Guru Han Dai tersenyum dan berkata kepada Gao Yuan, "Ternyata Dokter Gao juga tahu tentang Ramuan Bentun milik Lao Wu, tampaknya Anda juga telah mempelajarinya. Jika Lao Wu tahu, dia pasti akan sangat senang."
"Hanya tahu sedikit," kata Gao Yuan dengan sangat sopan. "Meskipun Ramuan Bentun ini memiliki nama yang sama dengan Ramuan Bentun karya Zhongjing, penggunaannya berbeda. Lao Wu menggunakan Ramuan Renshen Sini tanpa jahe kering, Ramuan Guifu Lizhong tanpa baizhu, Pil Guifu Bawei tanpa shudi, danpi, dan yurou, lalu menambahkan gaharu, kapulaga, dan niuxi."
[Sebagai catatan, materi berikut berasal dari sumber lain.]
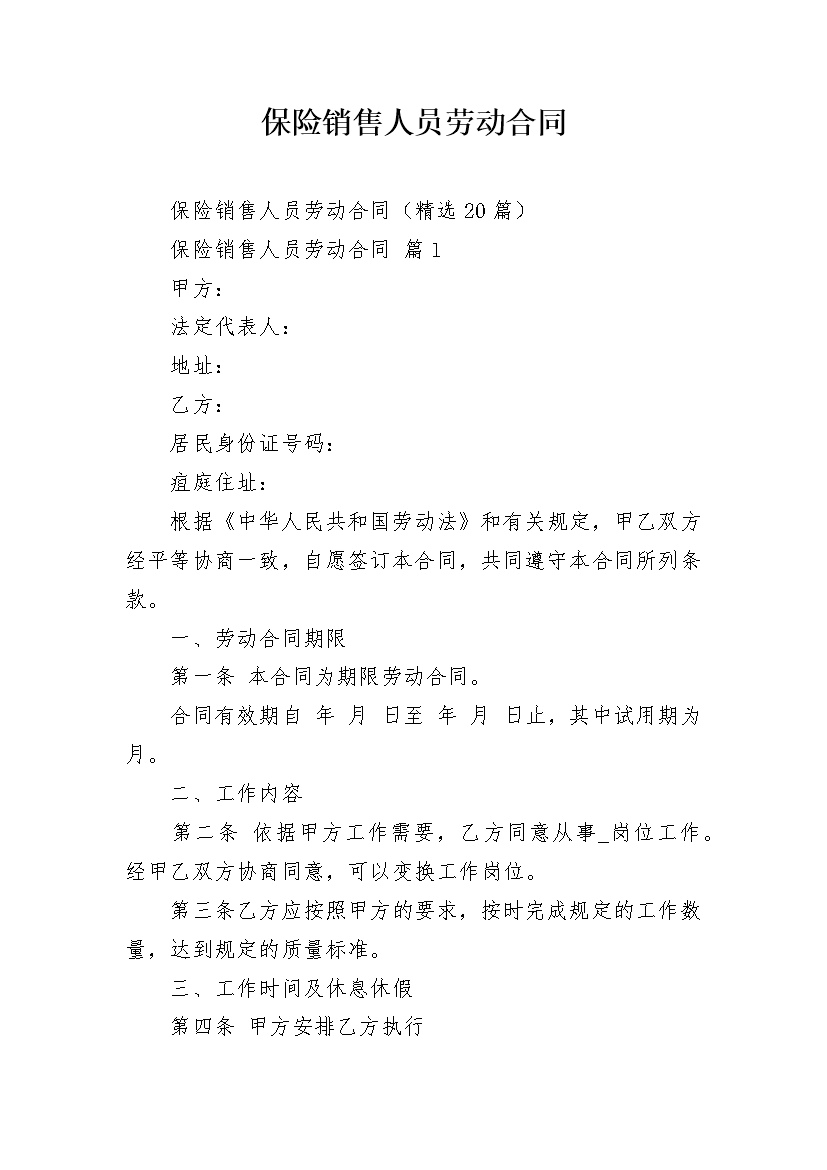 保险销售人员劳动合同

保险销售人员劳动合同（精选20篇）

保险销售人员劳动合同 篇1

甲方：

法定代表人：

地址：

乙方：

居民身份证号码：

痘庭住址：

根据《中华人民共和国劳动法》和有关规定，甲乙双方经平等协商一致，自愿签订本合同，共同遵守本合同所列条款。

一、劳动合同期限

第一条 本合同为期限劳动合同。

合同有效期自 年 月 日至 年 月 日止，其中试用期为月。

二、工作内容

第二条 依据甲方工作需要，乙方同意从事_岗位工作。经甲乙双方协商同意，可以变换工作岗位。

第三条乙方应按照甲方的要求，按时完成规定的工作数量，达到规定的质量标准。

三、工作时间及休息休假

第四条 甲方安排乙方执行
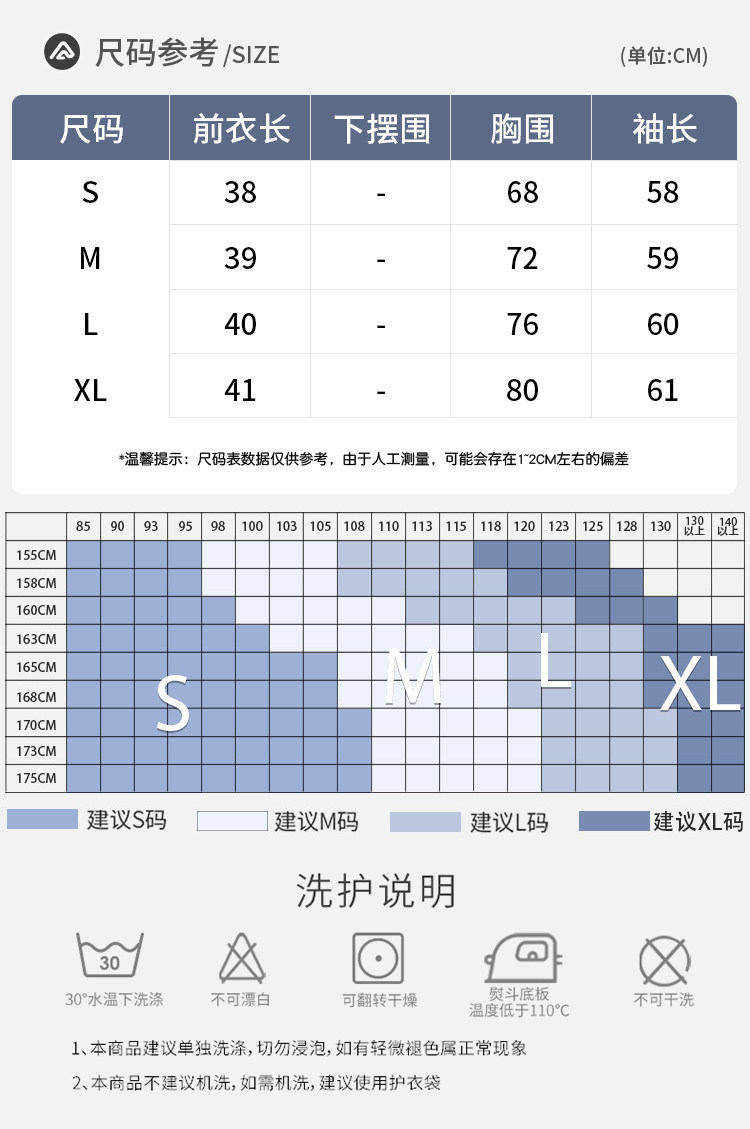 尺码参考 /SIZE

(单位:CM)

| 尺码 | 前衣长 | 下摆围 | 胸围 | 袖长 |
|---|---|---|---|---|
| S | 38 | - | 68 | 58 |
| M | 39 | - | 72 | 59 |
| L | 40 | - | 76 | 60 |
| XL | 41 | - | 80 | 61 |

*温馨提示：尺码表数据仅供参考，由于人工测量，可能会存在1~2CM左右的偏差

| | 85 | 90 | 93 | 95 | 98 | 100 | 103 | 105 | 108 | 110 | 113 | 115 | 118 | 120 | 123 | 125 | 128 | 130 | 130以上 | 140以上 |
|---|---|---|---|---|---|---|---|---|---|---|---|---|---|---|---|---|---|---|---|---|
| 155CM | | | | | | | | | | | | | | | | | | | | |
| 158CM | | | | | | | | | | | | | | | | | | | | |
| 160CM | | | | | | | | | | | | | | | | | | | | |
| 163CM | | | | | | | | | | | | | | | | | | | | |
| 165CM | | | | | | | | | | | | | | | | | | | | |
| 168CM | | | | | | | | | | | | | | | | | | | | |
| 170CM | | | | | | | | | | | | | | | | | | | | |
| 173CM | | | | | | | | | | | | | | | | | | | | |
| 175CM | | | | | | | | | | | | | | | | | | | | |

S M L XL

建议S码 建议M码 建议L码 建议XL码

洗护说明

30
30°水温下洗涤

不可漂白

可翻转干燥

熨斗底板温度低于110°C

不可干洗

1、本商品建议单独洗涤，切勿浸泡，如有轻微褪色属正常现象

2、本商品不建议机洗，如需机洗，建议使用护衣袋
"Ini adalah resep luar biasa untuk memulihkan Yang murni dan menambah api, menyelamatkan yang sekarat dan menolong yang kritis. Sifatnya hangat dan lincah, menembus atas hingga bawah, dapat melintasi bagian luar dan dalam dari dua belas meridian. Resep ini dapat menghangatkan api sejati gerbang kehidupan bawaan, menyelamatkan Yang sejati yang sekarat, dan memperkokoh Qi sejati yang kolaps. Menambah api untuk menghidupkan tanah, mengubah kelembapan untuk membangkitkan limpa, menambah tanah untuk mengendalikan air, sehingga meredakan edema."
"Menyerap qi untuk meredakan asma, dapat menenangkan meridian Chong. Menuntun api kembali ke sumbernya, dapat menaklukkan gejala bentun. Resep ini dapat menghilangkan akumulasi dingin pada lima organ zang, menghalau pembekuan dingin pada enam organ fu, melenyapkan obstruksi dingin pada tulang dan meridian, menghancurkan dingin yang mendalam dan kronis, serta menyebarkan dingin dan melancarkan qi untuk meredakan segala jenis rasa sakit. Resep aslinya terutama digunakan untuk mengobati sindrom dingin tiga Yin, qi bentun yang menyerang ke atas, kolera dingin, qi yang mengalir balik ke atas, muntah dan diare, serta anggota tubuh dingin membeku."
Semua orang di sekitarnya terpaku mendengarnya.
Gao Yuan kembali memuji dengan kagum, "Saat diterapkan dalam praktik klinis, resep ini juga dapat ditambah atau dikurangi secara fleksibel untuk mengobati segala macam penyakit kronis yang disebabkan oleh dingin yang mendalam, dan semuanya memberikan efek yang luar biasa. Bahkan untuk penyakit langka dan aneh sekalipun, resep ini dapat memberikan hasil yang instan. Bahkan dalam kondisi kritis di ambang kematian, resep ini memiliki kekuatan untuk menghidupkan kembali orang yang sekarat. Sungguh kegunaan yang tiada habisnya."
Mendengar hal ini, bahkan rahang Han Dai sampai terjatuh karena terkejut. Ia bertanya dengan heran, "Mengapa Lao Wu tidak pernah memberitahuku bahwa resepnya sehebat ini?"